## Instructions to follow
Go to the line holding "Folkulture Christmas Candles" in the data below and repeat it exactly, then each line after it up to and including the one holding "FREE My Little". Omit pictures.

## Data segment
--

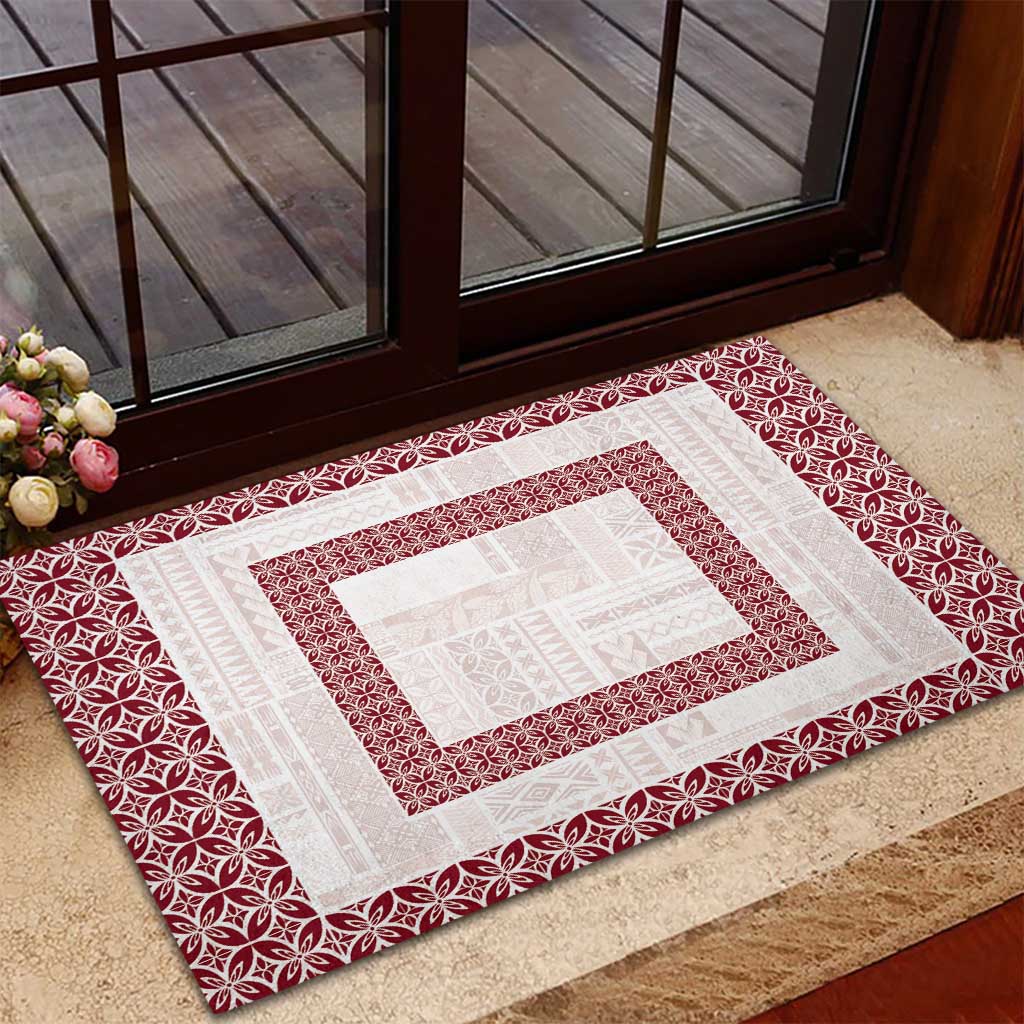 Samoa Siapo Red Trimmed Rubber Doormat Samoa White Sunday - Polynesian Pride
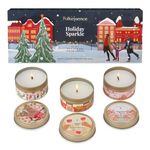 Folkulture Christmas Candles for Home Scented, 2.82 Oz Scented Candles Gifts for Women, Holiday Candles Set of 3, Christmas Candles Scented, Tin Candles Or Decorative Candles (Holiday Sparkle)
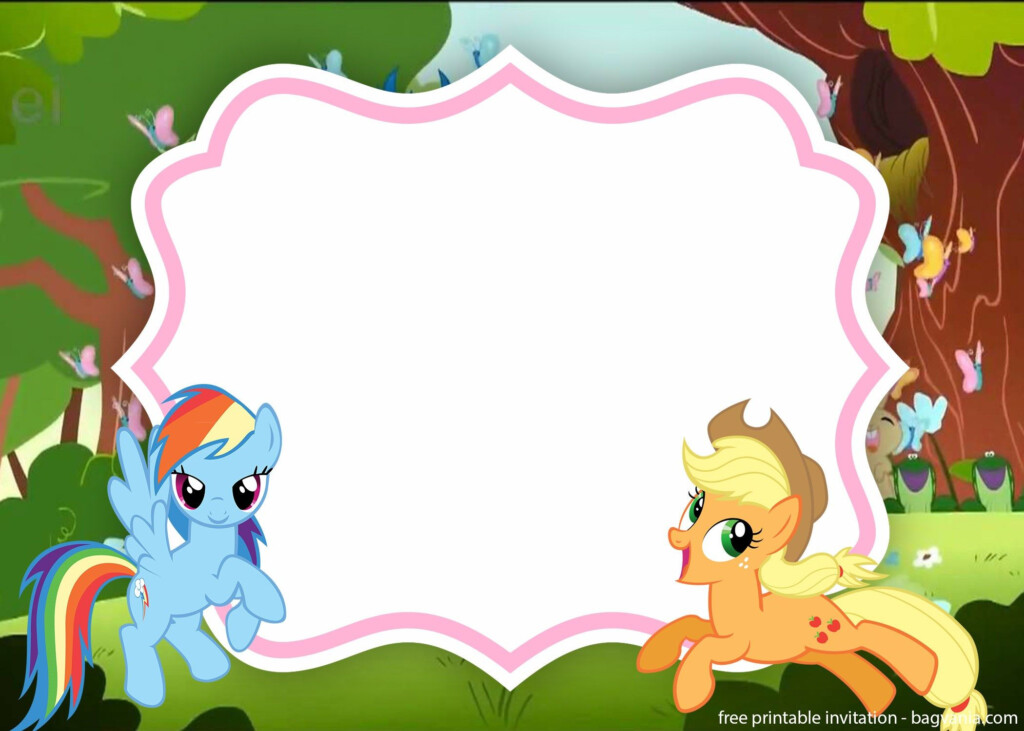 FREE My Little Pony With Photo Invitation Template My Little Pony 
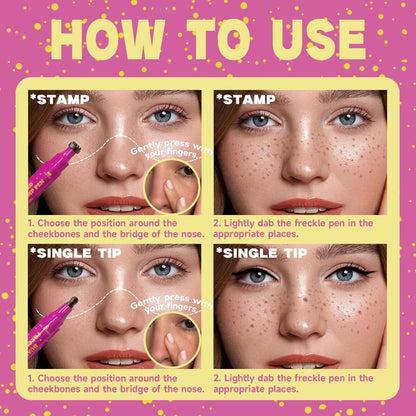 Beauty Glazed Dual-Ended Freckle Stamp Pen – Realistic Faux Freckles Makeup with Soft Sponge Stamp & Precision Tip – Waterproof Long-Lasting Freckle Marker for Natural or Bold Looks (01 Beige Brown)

--

## Response area
 Folkulture Christmas Candles for Home Scented, 2.82 Oz Scented Candles Gifts for Women, Holiday Candles Set of 3, Christmas Candles Scented, Tin Candles Or Decorative Candles (Holiday Sparkle)
 FREE My Little Pony With Photo Invitation Template My Little Pony 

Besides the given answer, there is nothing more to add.